**Problem requirements:**
What is the number of lines below that contain the word "frames"? Respond with that number alone.
==== Exercise input ====
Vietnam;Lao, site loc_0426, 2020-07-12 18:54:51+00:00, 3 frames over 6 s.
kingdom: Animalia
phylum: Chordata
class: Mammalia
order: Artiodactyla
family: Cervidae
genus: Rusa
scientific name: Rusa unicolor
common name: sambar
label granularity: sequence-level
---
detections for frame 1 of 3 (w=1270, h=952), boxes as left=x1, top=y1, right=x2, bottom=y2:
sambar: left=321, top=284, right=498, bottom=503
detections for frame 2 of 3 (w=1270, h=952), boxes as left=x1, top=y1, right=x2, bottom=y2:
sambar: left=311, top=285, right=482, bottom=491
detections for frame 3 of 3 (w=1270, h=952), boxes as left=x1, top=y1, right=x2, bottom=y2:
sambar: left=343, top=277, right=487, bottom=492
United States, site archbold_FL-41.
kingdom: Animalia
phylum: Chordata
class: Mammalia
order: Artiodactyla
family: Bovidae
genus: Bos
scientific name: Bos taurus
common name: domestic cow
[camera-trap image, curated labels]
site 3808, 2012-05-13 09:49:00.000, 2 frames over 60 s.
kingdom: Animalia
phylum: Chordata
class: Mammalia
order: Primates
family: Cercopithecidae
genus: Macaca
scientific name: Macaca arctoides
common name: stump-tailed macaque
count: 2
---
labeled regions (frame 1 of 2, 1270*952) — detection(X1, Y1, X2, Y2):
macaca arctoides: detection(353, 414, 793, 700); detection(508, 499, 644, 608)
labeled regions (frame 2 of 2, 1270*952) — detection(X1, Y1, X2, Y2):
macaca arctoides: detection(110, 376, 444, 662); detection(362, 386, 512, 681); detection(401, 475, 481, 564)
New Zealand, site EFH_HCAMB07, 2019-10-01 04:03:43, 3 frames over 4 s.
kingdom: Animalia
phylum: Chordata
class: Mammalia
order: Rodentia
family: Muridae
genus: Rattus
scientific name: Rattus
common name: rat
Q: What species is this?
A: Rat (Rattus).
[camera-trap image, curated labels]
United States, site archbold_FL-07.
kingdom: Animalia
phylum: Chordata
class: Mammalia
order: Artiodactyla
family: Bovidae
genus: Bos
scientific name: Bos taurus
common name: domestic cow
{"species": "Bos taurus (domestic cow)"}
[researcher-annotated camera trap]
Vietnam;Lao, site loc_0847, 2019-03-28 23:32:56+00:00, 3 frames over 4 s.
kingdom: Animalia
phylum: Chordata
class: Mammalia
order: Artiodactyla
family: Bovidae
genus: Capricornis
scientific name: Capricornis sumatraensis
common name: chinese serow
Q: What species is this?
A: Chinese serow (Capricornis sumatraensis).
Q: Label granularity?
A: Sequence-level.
====
**Solution to this problem:**
4